コラム
製造・仕組み解説

堅牢度とは?|染色の耐久性について徹底解説

2025/03/05
堅牢度とは?|染色の耐久性について徹底解説

堅牢度(けんろうど)とは、生地などの色落ちや色移りに対する強さを表す数値です。

主にテキスタイルの業界で品質保証の指標になる要素ですが、皮革業界などでも用いられます。

堅牢度はJIS規格やその他の規格(ISO、AATCC、GB等)で変色に対する強度などを測るための試験方法が規定されています。

本記事ではそんな堅牢度について徹底解説。

服飾資材メーカーである我々フジリュウにどう影響するかなど、様々な面でお伝えできればと思います!

堅牢度とは?

前述のとおり堅牢度とは、印刷物や生地などの色落ちや色移りに対する強さを表す数値です。

堅牢度には「変退色」「汚色」、2つの概念があり、それぞれ「変」と「汚」と表記されます。

Tシャツを使った変退色の例

変退色とは、繊維の染料や顔料が劣化や変質などで変色する現象を指します。日焼けや汗染み、漂白剤の使用などが原因として挙げられます。

Tシャツを使った汚色の例

汚色とは、その名の通り汚れやすさ、色移りのしやすさを指します。2つの衣服を洗濯したときに濃い色の衣服の色が薄い色の衣服に移る現象です。

変退色の等級

また、堅牢度は1級から5級まで半段階ごとに評価され、等級が高いほど堅牢度が高くなります。つまり、1級が最も色落ちしやすく、5級が最も色落ちしにくくなります。

これらの数値は、日本の工業製品の規格を定めるJIS規格によってさまざまな検査項目が設けられています。
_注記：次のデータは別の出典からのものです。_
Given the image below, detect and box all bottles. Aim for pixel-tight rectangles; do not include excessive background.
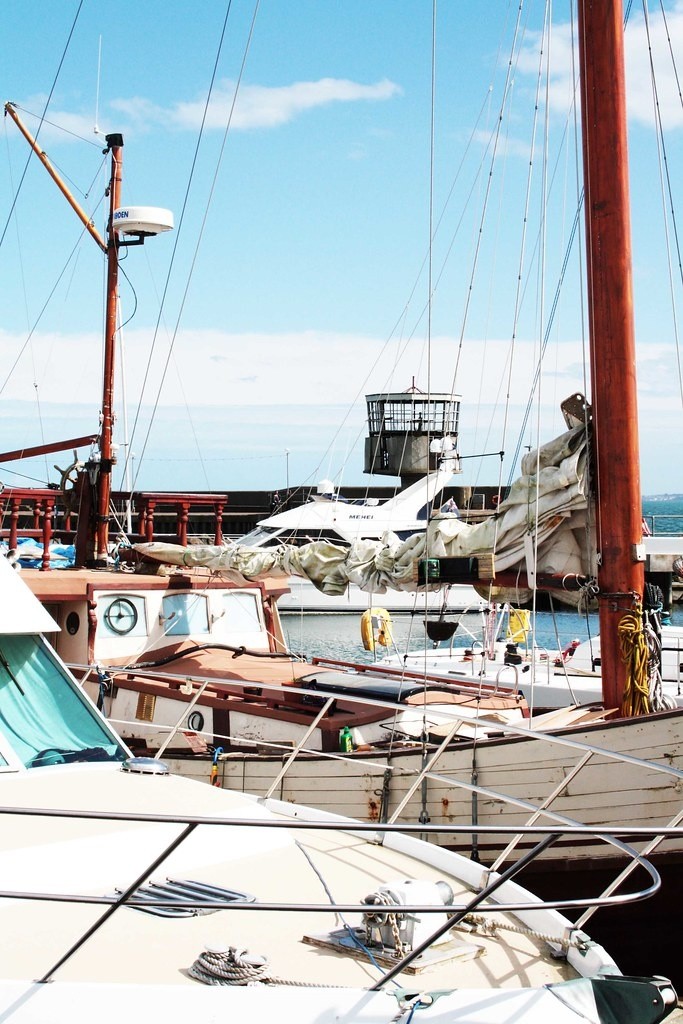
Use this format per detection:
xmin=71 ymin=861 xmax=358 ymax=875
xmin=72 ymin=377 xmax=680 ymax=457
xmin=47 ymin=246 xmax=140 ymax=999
xmin=340 ymin=726 xmax=353 ymax=752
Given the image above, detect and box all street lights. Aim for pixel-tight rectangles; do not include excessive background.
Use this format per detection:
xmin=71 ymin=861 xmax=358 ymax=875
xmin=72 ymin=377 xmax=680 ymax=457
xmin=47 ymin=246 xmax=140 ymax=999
xmin=89 ymin=206 xmax=173 ymax=558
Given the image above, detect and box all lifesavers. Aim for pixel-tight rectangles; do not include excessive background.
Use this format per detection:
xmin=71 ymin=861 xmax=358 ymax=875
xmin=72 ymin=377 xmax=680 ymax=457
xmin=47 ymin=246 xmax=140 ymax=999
xmin=360 ymin=607 xmax=394 ymax=650
xmin=491 ymin=494 xmax=503 ymax=506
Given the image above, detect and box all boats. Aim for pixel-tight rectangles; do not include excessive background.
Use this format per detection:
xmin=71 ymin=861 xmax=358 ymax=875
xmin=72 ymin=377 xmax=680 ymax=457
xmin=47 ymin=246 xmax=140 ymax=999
xmin=0 ymin=0 xmax=683 ymax=1024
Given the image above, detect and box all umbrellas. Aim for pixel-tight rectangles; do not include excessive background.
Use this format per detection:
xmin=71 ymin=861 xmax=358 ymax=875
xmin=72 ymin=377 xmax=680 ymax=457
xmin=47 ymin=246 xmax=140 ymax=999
xmin=211 ymin=747 xmax=224 ymax=787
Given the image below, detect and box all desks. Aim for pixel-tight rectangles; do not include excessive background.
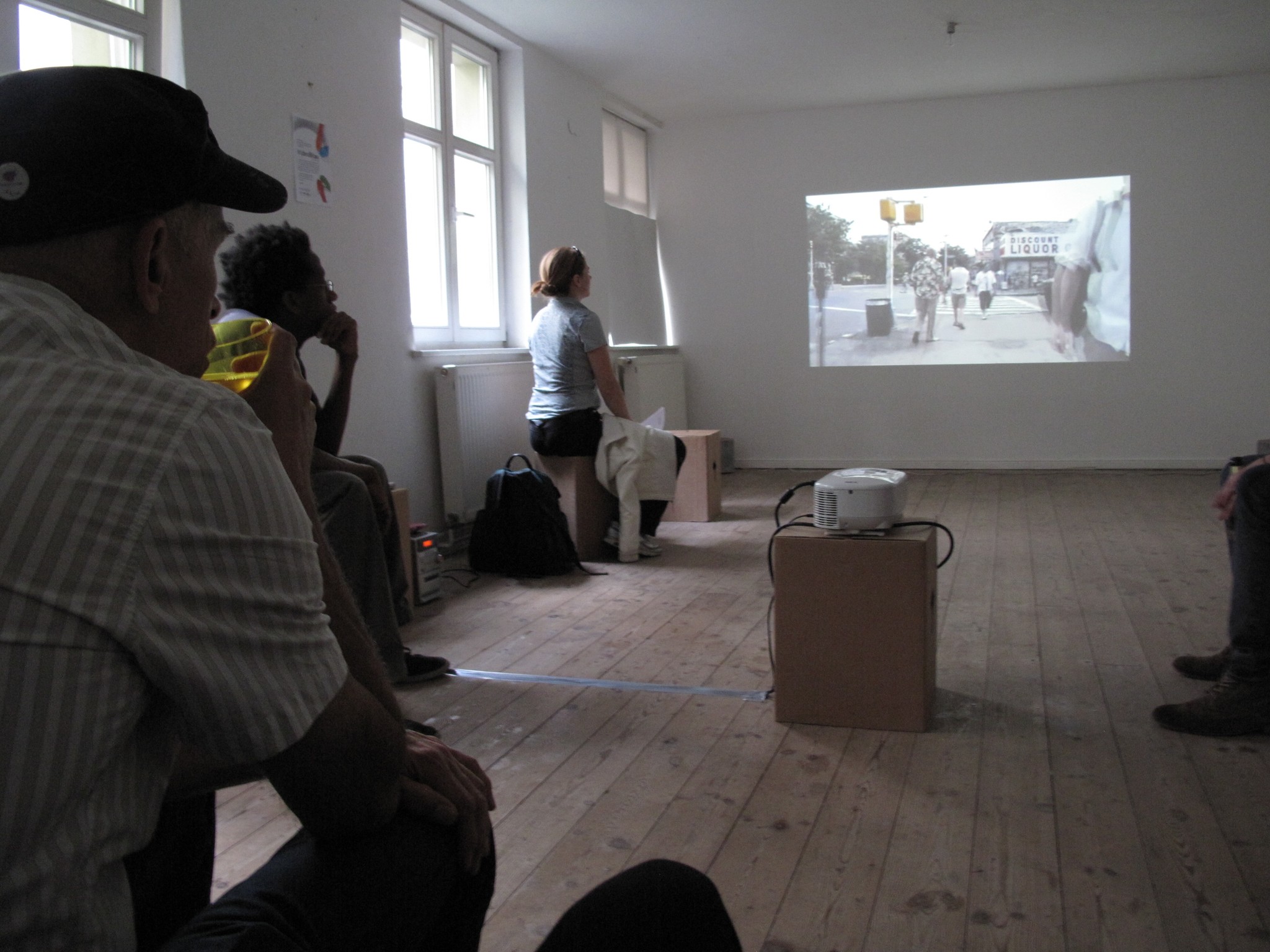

また、堅牢度にも種類があり、洗濯、摩擦、光、汗など、様々なシチュエーションを想定した評価方法があります。

堅牢度の検査項目

堅牢度は様々な検査項目があり、様々なシチュエーションを想定しています。
検査の内容や方法についてカンタンにご説明します。

 

水堅牢度

水堅牢度とは生地や繊維が水に濡れた際に発生する変退色や汚色を評価する試験方法です。
布を水に濡らし、どれだけ変退色が発生したかを試験します。

 

洗濯堅牢度

洗濯堅牢度とは、家庭用洗濯機などで洗濯した際に発生する変退色や汚色を評価する試験方法です。
特定の洗濯液、洗濯温度、洗濯時間など、洗濯試験機を用いて検証します。

 

ドライクリーニング堅牢度

ドライクリーニング堅牢度とは、ドライクリーニングによる変退色と汚色を評価する試験方法です。

 

汗堅牢度

汗堅牢度とは、人の汗による変退色や汚色を評価する試験方法です。
人の汗を再現した液剤を使用して検査します。酸性とアルカリ性、それぞれの溶液を布に浸して検査します。
主にスポーツウェアなどの生地において重要な検査項目です。

 

摩擦堅牢度

摩擦堅牢度とは、生地同士が擦れた際に発生する変退色や汚色を評価する試験方法です。
乾燥した布で試験片を摩擦する「乾燥試験」と水で湿潤させた布で試験片を摩擦する「湿潤試験」の2種類があります。

 

耐光堅牢度

耐光堅牢度とは、光による変退色を評価するための試験方法です。試験方法によって使用される光源は異なり、太陽光を再現した光を照射するキセノンアーク灯光と、紫外線を照射する紫外線カーボンアークが使用されます。

 

昇華堅牢度

昇華現象(高温による染料の蒸発で生地が色移りする現象)によって変退色や汚色を評価する試験方法。
長期保管される衣類などで、重要視される試験項目です。

服飾資材における堅牢度

衣類はもちろんですが、服飾資材メーカーであるフジリュウが作っている小さく、隠れる事もある服飾資材にもその要求はあります。

帝人コードレ(リサイクルポリエステル繊維ECOPET🄬使用)人工皮革を使用したコードレパッキン等は4~5級を持っているので、もちろんクリアしています。

他にはドライクリーニングの堅牢度もあります。ドライクリーニング堅牢度は、油を原料にした特殊な溶剤を使って衣類へのダメージを抑えた洗浄方法です。こちらも4~5級でクリアしてます。

これらの試験はコードレなど人工皮革やポリウレタン原反ならクリア出来ますが、本革や塩ビ、合成皮革、では合格しない項目がありますのでなかなか服に採用されることが少ないです。

まとめ

いかがでしょうか?ここまで書きましたがこれらは本当に基本的な前提条件で他にもお客様別の物性要求があったり、海外に向けた規制等、原反メーカーに調査依頼をしていただく事があったりと、小さな服飾資材にも様々な要件があります。

これらをクリアし、お客様によりよい製品をお届けできるよう日々努めています。